SUMMARY OF THE INVENTION

The invention provides a Wi-Fi network as well as networking method and data transmission method therefor, in which Wi-Fi devices may freely join or leave the network, a number of devices in the network and the coverage of the network may be unlimited, and it may support multiple network topologies.
In order to achieve the above object, the invention provides a networking method for a Wi-Fi network, wherein the method comprises:
an address definition in the MAC layer data structure comprising a target destination address and a group address of a Wi-Fi device;
adding Wi-Fi devices in a same frequency band and having a same group address to a same Wi-Fi network.
The above described address definition in MAC layer further comprises a source address of the Wi-Fi device.
The above described Wi-Fi device operates in a Station/Client mode, and communicates in a MAC layer connectionless mode.
A topology of the above described Wi-Fi network comprises: star structure, ring structure, bus structure, distributed structure, tree structure, or mesh structure.
A frame body of the above described MAC layer data structure is application data.

(SET EXERCISE 1)
Reproduce the Wi-Fi network summary word for word, starting with "SUMMARY OF THE" and going on through "the Wi-Fi device.".
(SET EXERCISE 2)
According to the Wi-Fi network summary, what mode does the Wi-Fi device operate in?

Stored entries:
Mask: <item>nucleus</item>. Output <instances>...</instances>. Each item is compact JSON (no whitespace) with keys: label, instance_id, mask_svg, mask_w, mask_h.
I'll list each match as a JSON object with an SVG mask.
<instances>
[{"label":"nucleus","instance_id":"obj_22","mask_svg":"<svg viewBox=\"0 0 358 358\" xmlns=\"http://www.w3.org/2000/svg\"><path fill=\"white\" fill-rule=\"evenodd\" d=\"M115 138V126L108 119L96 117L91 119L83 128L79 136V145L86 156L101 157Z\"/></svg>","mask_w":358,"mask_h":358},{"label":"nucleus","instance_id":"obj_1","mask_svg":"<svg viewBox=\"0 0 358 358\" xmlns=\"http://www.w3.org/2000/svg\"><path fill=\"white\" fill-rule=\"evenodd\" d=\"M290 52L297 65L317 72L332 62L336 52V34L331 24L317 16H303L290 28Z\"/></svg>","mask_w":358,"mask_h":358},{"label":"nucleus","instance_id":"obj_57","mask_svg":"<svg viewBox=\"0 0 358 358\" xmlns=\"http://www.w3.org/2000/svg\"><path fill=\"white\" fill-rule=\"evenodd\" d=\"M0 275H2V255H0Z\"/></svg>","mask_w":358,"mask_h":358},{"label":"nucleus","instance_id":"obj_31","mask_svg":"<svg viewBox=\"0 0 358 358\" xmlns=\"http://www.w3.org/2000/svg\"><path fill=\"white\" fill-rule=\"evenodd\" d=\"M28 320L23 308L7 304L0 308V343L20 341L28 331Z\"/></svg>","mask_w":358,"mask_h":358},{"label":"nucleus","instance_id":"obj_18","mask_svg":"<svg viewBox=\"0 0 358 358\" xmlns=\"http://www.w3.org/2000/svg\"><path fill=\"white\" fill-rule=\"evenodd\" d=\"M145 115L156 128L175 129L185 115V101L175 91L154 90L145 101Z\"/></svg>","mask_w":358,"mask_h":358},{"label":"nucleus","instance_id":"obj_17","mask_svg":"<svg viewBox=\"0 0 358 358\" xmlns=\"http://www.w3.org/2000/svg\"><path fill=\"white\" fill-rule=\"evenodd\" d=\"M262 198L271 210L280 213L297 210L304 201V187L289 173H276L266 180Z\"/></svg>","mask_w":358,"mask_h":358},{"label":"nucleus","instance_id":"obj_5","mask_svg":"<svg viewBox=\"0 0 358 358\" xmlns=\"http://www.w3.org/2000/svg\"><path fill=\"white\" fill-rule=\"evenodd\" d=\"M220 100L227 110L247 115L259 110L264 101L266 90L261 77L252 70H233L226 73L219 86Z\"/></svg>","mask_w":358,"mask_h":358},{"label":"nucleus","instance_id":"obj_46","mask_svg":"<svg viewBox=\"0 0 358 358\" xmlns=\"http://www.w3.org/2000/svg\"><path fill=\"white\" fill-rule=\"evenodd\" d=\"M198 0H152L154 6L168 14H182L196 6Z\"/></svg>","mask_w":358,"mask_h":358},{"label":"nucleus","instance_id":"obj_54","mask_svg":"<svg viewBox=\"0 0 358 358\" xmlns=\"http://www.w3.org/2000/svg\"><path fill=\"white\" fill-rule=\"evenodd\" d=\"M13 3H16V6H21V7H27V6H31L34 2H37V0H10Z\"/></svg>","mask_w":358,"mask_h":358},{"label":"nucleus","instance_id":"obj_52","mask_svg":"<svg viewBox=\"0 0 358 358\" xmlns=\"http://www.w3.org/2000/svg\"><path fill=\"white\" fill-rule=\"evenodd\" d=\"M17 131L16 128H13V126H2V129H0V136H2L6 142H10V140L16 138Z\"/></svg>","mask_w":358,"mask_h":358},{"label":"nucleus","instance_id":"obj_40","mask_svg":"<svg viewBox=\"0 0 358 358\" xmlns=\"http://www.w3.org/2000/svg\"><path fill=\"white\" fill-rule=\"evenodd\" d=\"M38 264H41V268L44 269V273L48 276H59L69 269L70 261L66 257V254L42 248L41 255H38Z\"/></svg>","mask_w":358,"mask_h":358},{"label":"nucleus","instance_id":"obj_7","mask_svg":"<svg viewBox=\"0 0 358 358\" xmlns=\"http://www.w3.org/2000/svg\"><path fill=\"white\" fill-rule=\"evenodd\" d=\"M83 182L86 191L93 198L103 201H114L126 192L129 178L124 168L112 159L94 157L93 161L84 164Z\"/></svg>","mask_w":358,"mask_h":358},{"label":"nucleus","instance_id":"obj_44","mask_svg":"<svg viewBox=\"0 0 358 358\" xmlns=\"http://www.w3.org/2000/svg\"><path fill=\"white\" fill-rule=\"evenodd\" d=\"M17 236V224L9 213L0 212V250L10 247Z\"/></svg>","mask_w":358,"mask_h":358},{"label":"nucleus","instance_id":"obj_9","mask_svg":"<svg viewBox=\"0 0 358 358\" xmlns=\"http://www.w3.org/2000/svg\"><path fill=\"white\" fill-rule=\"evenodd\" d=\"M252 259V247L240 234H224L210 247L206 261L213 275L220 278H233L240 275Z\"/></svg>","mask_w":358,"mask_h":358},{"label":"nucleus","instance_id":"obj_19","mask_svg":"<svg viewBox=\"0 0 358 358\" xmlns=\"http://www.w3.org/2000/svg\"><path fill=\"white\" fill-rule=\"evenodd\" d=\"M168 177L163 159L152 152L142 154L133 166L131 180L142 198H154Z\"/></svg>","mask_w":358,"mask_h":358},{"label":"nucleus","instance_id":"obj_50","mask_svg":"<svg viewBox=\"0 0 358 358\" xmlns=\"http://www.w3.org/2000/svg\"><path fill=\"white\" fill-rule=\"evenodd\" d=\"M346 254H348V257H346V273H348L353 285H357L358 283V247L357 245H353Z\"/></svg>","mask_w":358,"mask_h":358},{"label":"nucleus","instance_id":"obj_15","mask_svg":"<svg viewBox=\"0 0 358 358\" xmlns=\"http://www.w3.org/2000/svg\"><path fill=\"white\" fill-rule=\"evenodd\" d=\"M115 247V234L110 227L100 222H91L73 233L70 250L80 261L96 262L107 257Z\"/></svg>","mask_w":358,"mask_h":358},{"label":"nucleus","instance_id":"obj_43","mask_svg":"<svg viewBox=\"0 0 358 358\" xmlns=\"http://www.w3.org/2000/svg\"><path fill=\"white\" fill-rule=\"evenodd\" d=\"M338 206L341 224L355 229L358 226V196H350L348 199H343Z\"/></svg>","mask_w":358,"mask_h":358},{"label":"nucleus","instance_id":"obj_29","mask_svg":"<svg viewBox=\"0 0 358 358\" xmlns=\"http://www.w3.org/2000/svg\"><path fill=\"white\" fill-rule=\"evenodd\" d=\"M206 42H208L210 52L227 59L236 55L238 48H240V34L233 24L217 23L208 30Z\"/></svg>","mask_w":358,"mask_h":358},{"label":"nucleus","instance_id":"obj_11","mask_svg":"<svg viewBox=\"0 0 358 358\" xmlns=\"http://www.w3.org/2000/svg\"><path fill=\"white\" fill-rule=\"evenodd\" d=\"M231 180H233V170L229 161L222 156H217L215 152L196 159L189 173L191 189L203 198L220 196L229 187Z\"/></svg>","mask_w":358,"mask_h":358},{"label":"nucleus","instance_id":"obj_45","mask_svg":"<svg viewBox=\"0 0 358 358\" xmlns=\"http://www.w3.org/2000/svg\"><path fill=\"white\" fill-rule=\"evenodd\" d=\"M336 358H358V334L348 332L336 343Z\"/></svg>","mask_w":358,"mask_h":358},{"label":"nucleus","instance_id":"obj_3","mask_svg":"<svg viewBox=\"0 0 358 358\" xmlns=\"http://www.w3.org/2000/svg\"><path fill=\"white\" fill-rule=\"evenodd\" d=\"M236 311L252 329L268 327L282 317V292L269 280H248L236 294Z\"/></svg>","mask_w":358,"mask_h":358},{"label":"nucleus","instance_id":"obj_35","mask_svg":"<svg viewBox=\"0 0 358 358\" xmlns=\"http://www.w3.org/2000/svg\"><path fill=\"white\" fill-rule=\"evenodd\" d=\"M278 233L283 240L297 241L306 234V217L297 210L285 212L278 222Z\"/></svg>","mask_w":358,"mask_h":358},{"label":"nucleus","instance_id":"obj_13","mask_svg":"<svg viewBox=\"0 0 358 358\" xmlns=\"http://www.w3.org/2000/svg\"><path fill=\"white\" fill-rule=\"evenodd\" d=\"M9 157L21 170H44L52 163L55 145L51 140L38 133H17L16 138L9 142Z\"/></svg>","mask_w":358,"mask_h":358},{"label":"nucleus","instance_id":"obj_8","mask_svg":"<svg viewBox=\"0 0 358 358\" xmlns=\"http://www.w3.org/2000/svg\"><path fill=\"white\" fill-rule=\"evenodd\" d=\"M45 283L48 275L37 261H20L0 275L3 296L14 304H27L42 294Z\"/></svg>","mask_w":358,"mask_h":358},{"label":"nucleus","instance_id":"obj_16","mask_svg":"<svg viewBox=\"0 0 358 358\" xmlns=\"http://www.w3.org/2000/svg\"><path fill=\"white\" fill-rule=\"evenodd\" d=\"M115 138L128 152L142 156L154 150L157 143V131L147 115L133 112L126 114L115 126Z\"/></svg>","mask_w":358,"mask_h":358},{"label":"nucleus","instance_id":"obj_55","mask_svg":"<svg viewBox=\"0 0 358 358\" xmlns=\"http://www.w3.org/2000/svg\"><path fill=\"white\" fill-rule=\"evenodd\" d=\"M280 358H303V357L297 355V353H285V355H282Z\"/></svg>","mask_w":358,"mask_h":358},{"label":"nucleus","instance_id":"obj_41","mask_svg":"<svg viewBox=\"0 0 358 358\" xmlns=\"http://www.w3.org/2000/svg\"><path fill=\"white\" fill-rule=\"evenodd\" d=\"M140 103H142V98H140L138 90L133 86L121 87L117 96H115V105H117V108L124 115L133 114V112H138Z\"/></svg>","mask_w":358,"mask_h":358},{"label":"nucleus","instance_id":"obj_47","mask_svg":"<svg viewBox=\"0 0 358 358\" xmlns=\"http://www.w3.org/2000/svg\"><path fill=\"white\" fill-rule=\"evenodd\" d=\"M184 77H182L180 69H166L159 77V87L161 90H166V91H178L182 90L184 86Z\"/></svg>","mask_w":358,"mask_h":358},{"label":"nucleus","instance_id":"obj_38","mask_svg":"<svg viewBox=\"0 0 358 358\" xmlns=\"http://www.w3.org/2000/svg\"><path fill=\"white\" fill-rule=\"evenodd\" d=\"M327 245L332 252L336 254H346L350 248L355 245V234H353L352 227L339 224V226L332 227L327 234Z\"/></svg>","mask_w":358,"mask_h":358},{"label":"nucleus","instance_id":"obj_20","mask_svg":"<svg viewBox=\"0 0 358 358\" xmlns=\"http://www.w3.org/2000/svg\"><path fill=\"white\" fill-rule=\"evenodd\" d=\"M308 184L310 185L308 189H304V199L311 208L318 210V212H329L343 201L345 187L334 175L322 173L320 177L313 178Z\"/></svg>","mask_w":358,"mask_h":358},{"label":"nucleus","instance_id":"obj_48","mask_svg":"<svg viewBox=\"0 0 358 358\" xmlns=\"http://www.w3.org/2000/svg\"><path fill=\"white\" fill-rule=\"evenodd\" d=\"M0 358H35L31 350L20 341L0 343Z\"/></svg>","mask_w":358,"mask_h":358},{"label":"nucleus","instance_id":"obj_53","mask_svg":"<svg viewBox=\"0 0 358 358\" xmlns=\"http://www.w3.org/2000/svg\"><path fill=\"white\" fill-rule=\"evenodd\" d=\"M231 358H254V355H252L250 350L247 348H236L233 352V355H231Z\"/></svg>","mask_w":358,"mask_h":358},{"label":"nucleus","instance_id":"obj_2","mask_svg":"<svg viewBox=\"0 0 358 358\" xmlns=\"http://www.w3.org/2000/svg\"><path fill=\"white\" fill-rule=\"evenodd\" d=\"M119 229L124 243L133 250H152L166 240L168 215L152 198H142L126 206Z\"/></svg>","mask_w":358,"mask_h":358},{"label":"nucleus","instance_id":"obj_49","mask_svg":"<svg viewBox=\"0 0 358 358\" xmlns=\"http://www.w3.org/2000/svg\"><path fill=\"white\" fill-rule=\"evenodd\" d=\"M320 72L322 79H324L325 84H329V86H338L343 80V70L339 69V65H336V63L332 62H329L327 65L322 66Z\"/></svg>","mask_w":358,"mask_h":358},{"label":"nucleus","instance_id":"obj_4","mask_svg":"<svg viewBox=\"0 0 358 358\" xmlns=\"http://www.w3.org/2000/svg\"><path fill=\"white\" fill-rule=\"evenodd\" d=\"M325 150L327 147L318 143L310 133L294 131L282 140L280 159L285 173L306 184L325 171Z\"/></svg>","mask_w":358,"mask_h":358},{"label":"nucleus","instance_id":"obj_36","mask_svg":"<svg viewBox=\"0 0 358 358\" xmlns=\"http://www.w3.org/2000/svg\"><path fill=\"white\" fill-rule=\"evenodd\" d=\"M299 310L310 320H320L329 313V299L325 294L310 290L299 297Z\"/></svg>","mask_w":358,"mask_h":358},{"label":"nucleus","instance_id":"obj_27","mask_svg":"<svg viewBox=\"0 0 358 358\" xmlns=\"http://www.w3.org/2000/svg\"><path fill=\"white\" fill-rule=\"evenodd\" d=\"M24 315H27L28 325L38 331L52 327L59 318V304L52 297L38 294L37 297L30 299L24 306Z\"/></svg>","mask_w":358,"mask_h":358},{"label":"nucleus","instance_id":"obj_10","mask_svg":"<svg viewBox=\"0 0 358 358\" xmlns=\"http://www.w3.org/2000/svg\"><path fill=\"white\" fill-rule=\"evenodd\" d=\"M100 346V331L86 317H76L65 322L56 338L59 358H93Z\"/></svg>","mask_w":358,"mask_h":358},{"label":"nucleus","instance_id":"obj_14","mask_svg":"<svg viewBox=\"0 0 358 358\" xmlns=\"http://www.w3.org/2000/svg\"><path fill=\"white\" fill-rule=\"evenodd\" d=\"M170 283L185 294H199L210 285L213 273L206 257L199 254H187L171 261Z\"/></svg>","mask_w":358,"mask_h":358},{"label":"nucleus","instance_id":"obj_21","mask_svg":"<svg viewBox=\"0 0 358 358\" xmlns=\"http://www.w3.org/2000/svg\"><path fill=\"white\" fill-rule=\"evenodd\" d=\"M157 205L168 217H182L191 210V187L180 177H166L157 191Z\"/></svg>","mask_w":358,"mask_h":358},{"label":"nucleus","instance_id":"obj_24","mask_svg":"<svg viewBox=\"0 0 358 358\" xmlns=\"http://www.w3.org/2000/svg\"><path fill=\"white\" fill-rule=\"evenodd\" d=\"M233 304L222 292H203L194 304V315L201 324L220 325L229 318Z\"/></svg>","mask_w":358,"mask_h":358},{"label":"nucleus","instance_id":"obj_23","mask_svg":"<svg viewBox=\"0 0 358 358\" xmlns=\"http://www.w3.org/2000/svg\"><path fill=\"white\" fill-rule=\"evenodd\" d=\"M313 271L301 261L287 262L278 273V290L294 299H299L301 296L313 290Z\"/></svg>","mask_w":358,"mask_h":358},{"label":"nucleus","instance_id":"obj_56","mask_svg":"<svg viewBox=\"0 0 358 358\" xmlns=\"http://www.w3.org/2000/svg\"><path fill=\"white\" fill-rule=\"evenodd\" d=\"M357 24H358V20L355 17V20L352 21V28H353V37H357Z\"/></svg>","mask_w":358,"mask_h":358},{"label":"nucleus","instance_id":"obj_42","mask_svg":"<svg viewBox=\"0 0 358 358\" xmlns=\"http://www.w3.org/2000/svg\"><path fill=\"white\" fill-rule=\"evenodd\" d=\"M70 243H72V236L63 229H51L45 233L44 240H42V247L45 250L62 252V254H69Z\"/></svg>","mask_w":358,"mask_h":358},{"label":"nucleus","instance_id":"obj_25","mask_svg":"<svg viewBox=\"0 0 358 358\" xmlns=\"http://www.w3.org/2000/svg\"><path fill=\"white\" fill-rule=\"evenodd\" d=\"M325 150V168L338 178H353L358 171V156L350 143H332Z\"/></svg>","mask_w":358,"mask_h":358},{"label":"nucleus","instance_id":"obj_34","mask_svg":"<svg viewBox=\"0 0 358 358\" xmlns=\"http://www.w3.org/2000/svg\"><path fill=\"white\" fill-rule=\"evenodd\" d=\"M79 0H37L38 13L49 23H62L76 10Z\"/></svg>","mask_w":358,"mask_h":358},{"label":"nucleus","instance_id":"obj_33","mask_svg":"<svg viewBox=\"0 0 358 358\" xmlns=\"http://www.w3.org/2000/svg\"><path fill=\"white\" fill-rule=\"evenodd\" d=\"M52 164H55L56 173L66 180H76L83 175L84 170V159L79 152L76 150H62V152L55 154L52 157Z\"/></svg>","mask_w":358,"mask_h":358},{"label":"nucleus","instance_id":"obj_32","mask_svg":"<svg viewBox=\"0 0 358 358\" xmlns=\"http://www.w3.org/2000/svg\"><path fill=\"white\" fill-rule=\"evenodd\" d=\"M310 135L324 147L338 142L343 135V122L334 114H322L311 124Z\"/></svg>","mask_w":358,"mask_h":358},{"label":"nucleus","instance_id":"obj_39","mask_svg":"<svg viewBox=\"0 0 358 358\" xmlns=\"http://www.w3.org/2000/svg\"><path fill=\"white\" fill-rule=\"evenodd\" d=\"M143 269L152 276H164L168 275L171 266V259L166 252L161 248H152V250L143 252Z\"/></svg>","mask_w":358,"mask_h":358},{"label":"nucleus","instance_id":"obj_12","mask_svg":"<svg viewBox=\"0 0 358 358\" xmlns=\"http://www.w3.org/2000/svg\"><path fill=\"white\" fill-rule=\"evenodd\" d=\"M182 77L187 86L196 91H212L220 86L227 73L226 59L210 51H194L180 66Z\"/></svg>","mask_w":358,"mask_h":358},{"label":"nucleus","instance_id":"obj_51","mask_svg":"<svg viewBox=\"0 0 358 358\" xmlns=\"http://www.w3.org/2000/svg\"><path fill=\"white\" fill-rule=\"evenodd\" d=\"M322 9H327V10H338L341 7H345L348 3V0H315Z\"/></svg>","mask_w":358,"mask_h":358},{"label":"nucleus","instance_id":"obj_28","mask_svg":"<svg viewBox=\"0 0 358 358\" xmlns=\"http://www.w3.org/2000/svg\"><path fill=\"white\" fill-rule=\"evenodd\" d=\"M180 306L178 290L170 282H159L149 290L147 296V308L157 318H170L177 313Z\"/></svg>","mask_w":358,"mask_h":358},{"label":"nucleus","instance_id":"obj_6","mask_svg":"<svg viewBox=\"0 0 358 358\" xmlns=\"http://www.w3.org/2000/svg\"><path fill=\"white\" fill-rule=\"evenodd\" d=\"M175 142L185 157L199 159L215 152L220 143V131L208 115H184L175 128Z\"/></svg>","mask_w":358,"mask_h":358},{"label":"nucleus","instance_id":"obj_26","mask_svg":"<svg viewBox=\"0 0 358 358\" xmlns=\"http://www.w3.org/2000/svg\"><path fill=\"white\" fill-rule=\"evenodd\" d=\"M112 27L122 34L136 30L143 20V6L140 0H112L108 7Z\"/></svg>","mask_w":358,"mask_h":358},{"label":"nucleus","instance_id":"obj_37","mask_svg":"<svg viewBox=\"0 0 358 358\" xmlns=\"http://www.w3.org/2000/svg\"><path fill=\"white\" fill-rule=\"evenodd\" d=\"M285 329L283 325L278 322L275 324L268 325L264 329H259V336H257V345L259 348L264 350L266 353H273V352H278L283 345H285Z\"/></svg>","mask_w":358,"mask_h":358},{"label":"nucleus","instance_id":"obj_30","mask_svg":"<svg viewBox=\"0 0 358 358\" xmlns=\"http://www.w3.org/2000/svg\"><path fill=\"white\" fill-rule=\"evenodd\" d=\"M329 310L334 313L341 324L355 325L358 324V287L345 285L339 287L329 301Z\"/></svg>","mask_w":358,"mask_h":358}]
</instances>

(RESPONSE 1)
SUMMARY OF THE INVENTION

The invention provides a Wi-Fi network as well as networking method and data transmission method therefor, in which Wi-Fi devices may freely join or leave the network, a number of devices in the network and the coverage of the network may be unlimited, and it may support multiple network topologies.
In order to achieve the above object, the invention provides a networking method for a Wi-Fi network, wherein the method comprises:
an address definition in the MAC layer data structure comprising a target destination address and a group address of a Wi-Fi device;
adding Wi-Fi devices in a same frequency band and having a same group address to a same Wi-Fi network.
The above described address definition in MAC layer further comprises a source address of the Wi-Fi device.

(RESPONSE 2)
It operates in a Station/Client mode.